Deb Tawna does dumb things so you don’t have to

If you’re a regular reader of my blog, Don’t Pet Me, I’m Writing, you already know I’m prone to doing dumb things.

If you aren’t a regular reader, allow me to tell you now – I’m prone to doing dumb things.

Fortunately, this allows me to offer useful advice based on my own missteps. Here are just a few nuggets of wisdom:

    • When intentionally lighting your hands on fire, consider having a bucket of water nearby. (Full story here).
Deb Tawna and the painting she accidentally bought from Australia.
  • Avoid shopping online while overindulging in Pinot Noir. Though surprises are nice, it can be alarming to receive a large painting shipped from Australia.
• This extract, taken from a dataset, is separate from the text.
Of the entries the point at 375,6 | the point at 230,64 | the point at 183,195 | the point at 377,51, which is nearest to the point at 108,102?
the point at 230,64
It’s more alarming to receive the bill.
  • If you’re sitting on the toilet and suddenly feel nauseous, aim away from your underpants. (Full story here).
  • Do not stick a metal spoon in your glass blender unless you like the look of salsa on your ceiling and the crunch of glass shards in your huevos rancheros.
  • If you help yourself to a large scoop of whipped cream at a professional luncheon, be certain it’s really whipped cream and not butter before shoving it in your mouth. (Full story here).
  • When emailing a co-worker to make a snarky comment about the boss’s frequent tardiness, be certain the boss is not reading over the co-worker’s shoulder.
  • If you accidentally wax off a hunk of your eyebrow and attempt to draw it back with eyeliner, avoid the green pencil. (Full story here).

There are at least six dozen more where those came from, but I figure those will be most useful for day-to-day life.

Have you learned any life lessons the hard way by doing dumb things? Can you offer good advice as a result?

If not, don’t worry – I’ve got it covered for all of us.

25 Replies to “Deb Tawna does dumb things so you don’t have to”

  1. Here’s one! You might think you’re doing your waist a favor by dumping a nearly full pot of hot chocolate fondue down the kitchen sink… but please remember it won’t stay liquid goodness forever. Far too quickly it will harden and congeal, turning all your kitchen pipes into a giant chocolate mold that can’t be loosened without professional help.

    Just sayin’.

  2. J.C. totally did the butter thing, except he thought it was a slice of cheese. To be fair, it was sold as part of a “cheese plate”.

    The look on his face was priceless.

  3. I line all trash cans with plastic grocery bags in case of an uptown downtown GI emergency. That way you can… well, you get the point. Oh, Patrick, that was GOOD. Now, define “wax.” 🙂

    1. Kim, alas, there were no trash cans handy. I was in the school bathroom on my last day of 8th grade. I’m still traumatized.


  4. Tawna, I may be developing a girl crush on you. You are too funny!

    Once, while out on a semi-blind date (I was tipsy at our first meeting and didn’t recall the guy) I tried to be suave and light a Kool menthol cigarette. I smelled something awful and hoped it wasn’t my date. After a moment a searing pain led to the discovery that my Lee press-on nail was on fire.

  5. Okay…if you’re going to decide to perform some physical feat you’ve never even attempted before, do it near something soft, or at least wait until you’re alone to do it. Falling in the cookie bin in the grocery store in front of your best friends, is NOT the best time to click your heels.

    OR! If you’re going to a restaurant where you can goop on all the condiments you want, be sure it really is mayonnaise you’re drowning your sandwich in and NOT horseradish. Bleurgh

    1. Larramiefg, which feat are you wondering about (or was that just a general, “Tawna, if you’re this screw-up prone, you really shouldn’t be allowed out of the house”?!)


  6. Uptown, Downtown GI emergency is now in my vocabulary forever.

    Tawna, I think you and I might be soul sisters.

    If you decide while you’re all alone to let out a nice satisfying manly belch, make sure no one is standing around the corner. My grandmother would have been appalled, well brought up young ladies just don’t do that in public even if they are alone. I got the giggles and had to go find a place to hide until I stopped laughing and crying.

  7. I easily forget the dumb things I do until my wife reminds me. But not the dumb things others do.

    My dad was a kid at the time as when juice came in a can. His friend stuck the can top in his mouth to lick it and cut both sides of his mouth. At every opportunity his friends would try to get him to laugh so the cuts would never heal.